In "Mobile Values, New Names, and Secure Communication", Abadà and Fournet describe thet Applied-$\pi$-Calculus. Although I understood a great part of the description of the Applied $\pi$-Calculus, I'm still a bit confused as to what exactly its formal semantics consists of.
The authors define (on page 2):
A signature $\Sigma$ consists of a finite set of function symbols, such as
f,encrypt, andpairm each with an arity.
On page 3, they say that
Given a signature $\Sigma$, we equip it with an equational theory, that is, with an equivalence relation on terms that is closed under substitution of terms for variables.
Then they proceed, still on page 3, to define Structural equivalence, which also is an equivalence relation, but defined on extended processes and not terms.
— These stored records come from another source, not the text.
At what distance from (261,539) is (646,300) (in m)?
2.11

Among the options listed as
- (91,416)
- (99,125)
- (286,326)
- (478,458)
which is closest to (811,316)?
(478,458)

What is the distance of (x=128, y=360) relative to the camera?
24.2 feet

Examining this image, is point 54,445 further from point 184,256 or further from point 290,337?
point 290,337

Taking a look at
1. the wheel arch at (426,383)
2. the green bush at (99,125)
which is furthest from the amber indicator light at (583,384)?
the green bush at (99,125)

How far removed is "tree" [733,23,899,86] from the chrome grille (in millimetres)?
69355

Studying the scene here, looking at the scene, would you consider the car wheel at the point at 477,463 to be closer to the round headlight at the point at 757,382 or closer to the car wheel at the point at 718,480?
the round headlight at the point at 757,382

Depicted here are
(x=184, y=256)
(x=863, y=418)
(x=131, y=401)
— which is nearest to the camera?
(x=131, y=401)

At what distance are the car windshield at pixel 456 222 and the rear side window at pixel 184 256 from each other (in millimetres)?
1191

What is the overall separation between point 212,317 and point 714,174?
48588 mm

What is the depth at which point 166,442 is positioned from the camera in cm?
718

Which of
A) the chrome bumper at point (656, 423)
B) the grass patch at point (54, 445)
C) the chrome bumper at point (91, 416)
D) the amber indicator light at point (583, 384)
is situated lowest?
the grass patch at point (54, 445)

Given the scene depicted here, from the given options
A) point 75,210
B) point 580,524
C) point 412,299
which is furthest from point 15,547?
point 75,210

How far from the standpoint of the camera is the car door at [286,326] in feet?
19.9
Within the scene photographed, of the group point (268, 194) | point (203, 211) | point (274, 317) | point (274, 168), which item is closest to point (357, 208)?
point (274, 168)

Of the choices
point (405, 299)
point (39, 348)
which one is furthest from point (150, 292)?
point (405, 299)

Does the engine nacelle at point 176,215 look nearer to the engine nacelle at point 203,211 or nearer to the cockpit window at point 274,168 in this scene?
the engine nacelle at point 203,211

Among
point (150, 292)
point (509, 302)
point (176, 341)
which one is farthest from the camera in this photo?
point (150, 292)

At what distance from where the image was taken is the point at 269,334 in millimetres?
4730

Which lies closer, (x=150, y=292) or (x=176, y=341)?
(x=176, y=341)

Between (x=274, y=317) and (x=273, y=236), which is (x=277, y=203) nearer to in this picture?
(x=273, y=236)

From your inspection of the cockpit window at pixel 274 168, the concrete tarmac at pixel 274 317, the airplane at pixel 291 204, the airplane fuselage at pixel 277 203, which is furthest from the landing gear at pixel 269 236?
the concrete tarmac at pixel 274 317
So after reading the paper a number of times and consulting some other resources on the Internet, I have concluded that the semantics of the $\pi$-Calculus depends on a given signature (and hence is "parametrized" in a sense); and that it is composed of:
- the signature and its equational theory, which is provided by us, depending on the application context (I may include symmetric cryptography functions and some equations modeling their behavior, and no asymmetric constructions at all, for example);
- the structural equivalence relation for processes;
- the internal reduction relation (structural semantics used for plain processes);
- the reduction relation including interaction with the environment.
Is this correct, or did I miss anything?